July 17, 2012 -- Pat Gantt characterized pay hikes for several incoming CSU campus presidents as "insensitive, rude, ill-advised, and poorly timed" in a statement released this afternoon.
Gantt, president of the California State University Employees Union, released the following statement in response to the California State University Board of Trustees' decision today to grant pay increases to several incoming campus presidents:
"The California State University Board of Trustees' decision today to approve pay raises for several incoming campus presidents using funds that would be raised specifically for the salary supplements is insensitive, rude, ill-advised, and poorly timed. It's insulting to employees, students, and the public to keep hiking presidential pay, no matter where the funds come from, at a time of ever more draconian cuts to services and hikes in tuition. It's clear that CSU administrators just don't get it. Legislation is in the pipeline to curtail their ability to keep hiking executive salaries, and apparently that's the only way these tone-deaf administrators will finally get the message."
The salary packages for four incoming and three interim executives were the first under a new policy that freezes state-funded pay but allows individual campus foundations to supplement compensation up to 10%.
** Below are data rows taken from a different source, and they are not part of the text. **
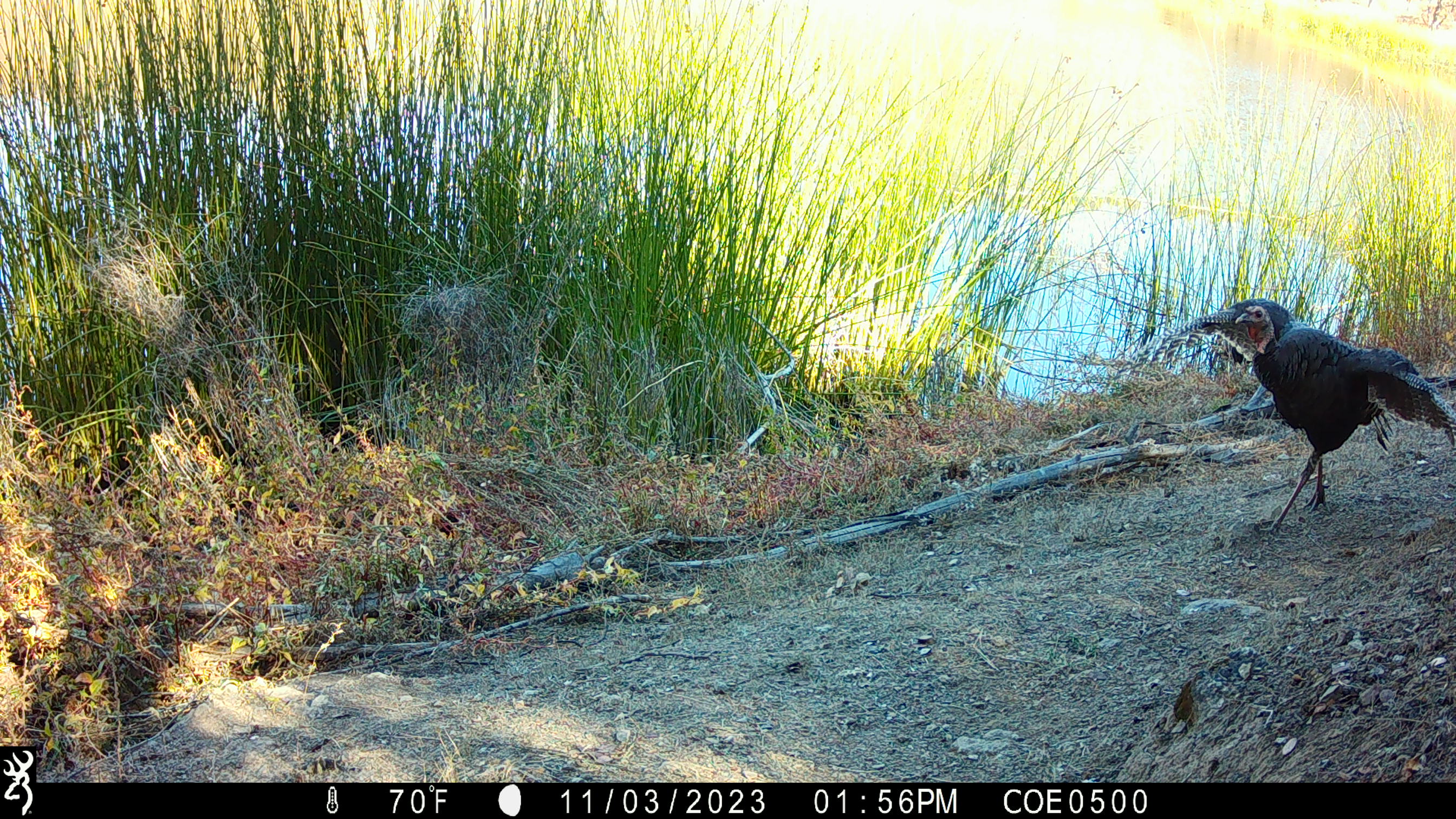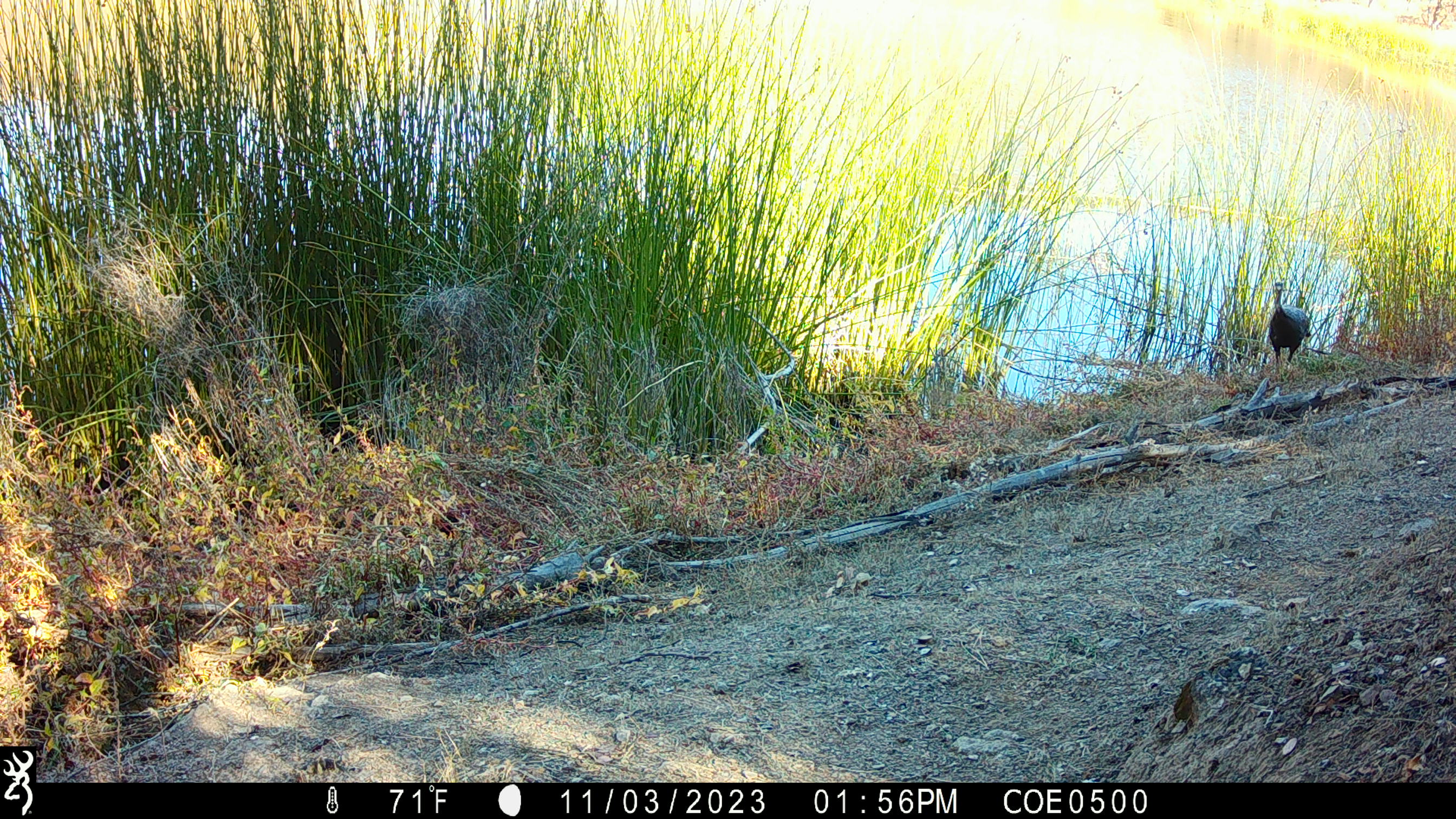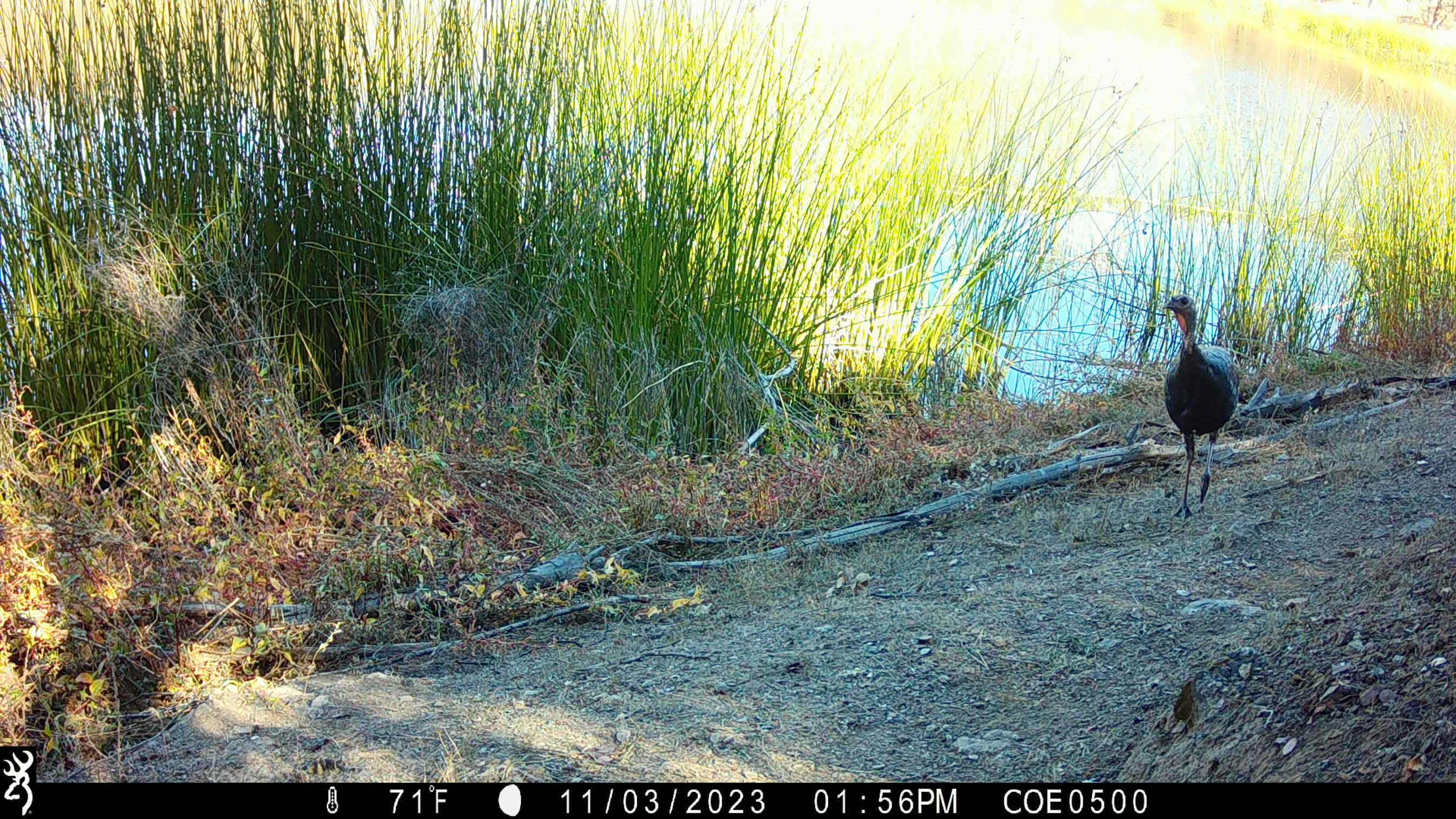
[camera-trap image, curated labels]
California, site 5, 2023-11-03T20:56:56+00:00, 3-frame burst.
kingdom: Animalia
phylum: Chordata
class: Aves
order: Galliformes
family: Phasianidae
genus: Meleagris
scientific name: Meleagris gallopavo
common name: turkey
Turkey (Meleagris gallopavo).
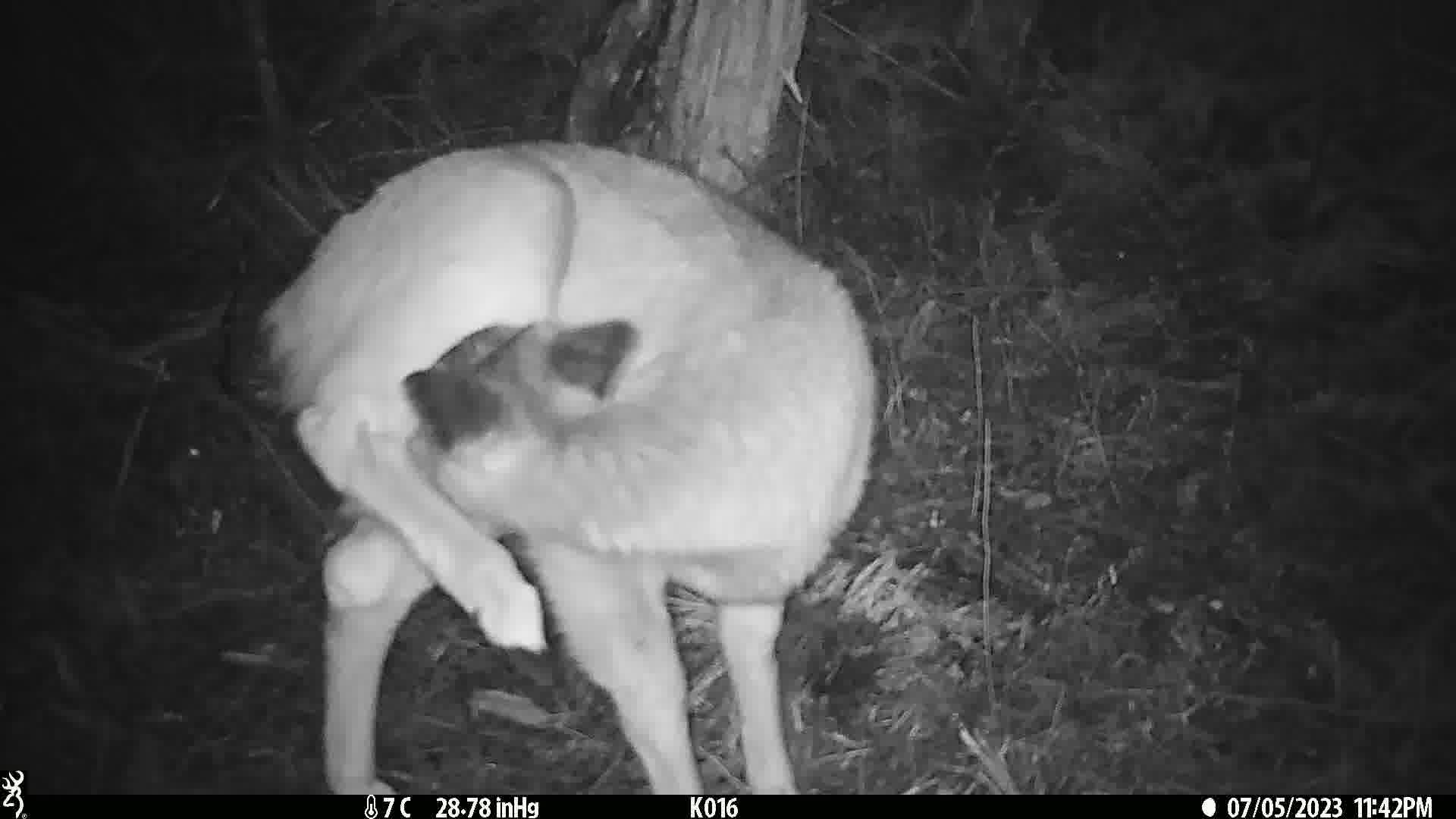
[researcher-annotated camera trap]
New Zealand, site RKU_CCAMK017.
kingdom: Animalia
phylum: Chordata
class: Mammalia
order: Artiodactyla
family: Cervidae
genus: Odocoileus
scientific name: Odocoileus virginianus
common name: white-tailed deer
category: white tailed deer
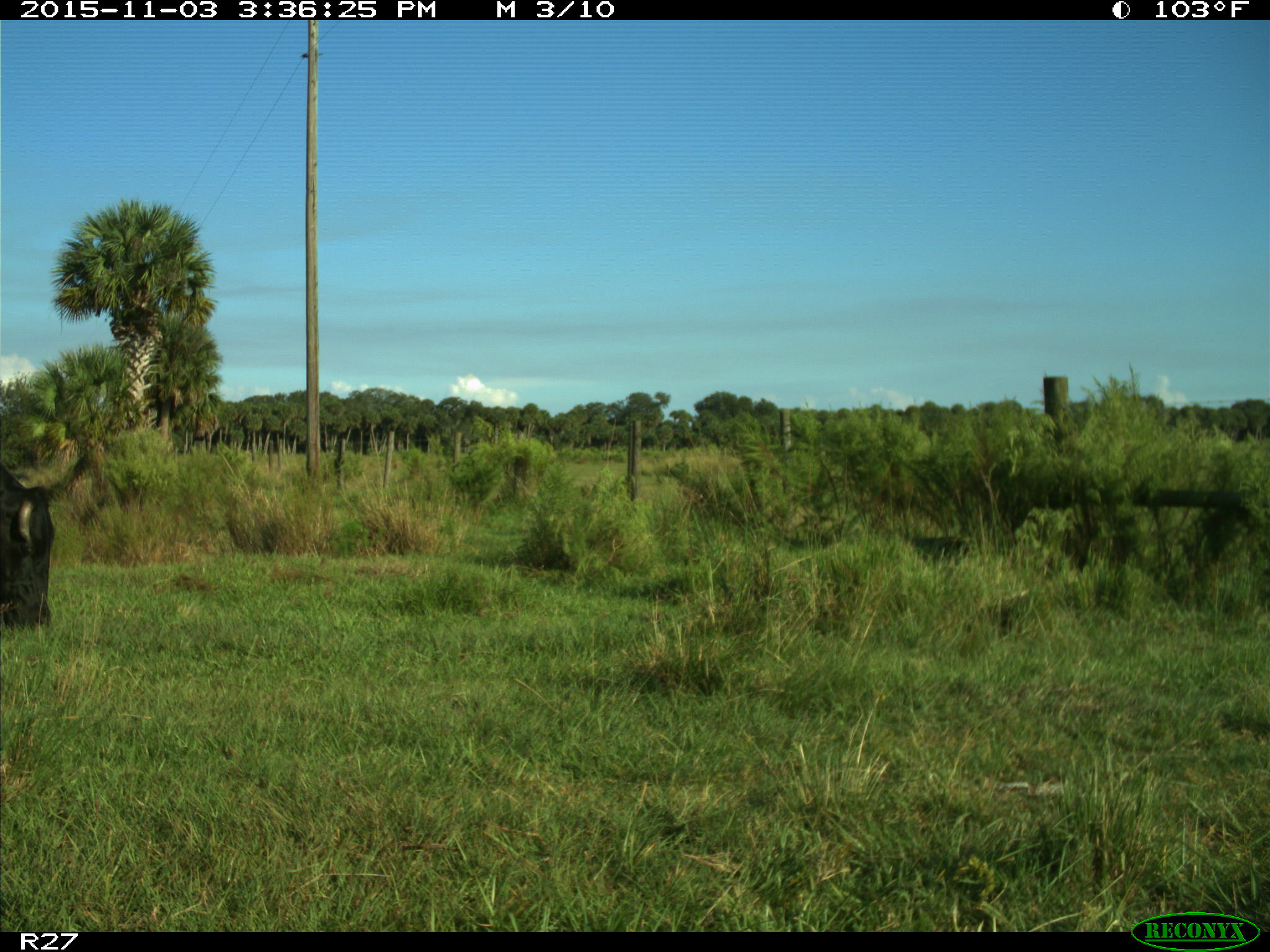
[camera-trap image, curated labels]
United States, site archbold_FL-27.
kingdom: Animalia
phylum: Chordata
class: Mammalia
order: Artiodactyla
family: Bovidae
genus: Bos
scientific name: Bos taurus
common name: domestic cow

New Cal State Northridge President Dianne F. Harrison will receive $324,500, including $29,000 from the campus foundation; incoming Cal State San Bernardino President Tomas D. Morales will receive $319,000, including $29,000 from the campus foundation; Leslie D. Wong, incoming president of San Francisco State, will receive $325,000 including $26,251 from the campus foundation. Retired Admiral Thomas A. Cropper, the new president of the California Maritime Academy, will receive $250,000 with no extra foundation support.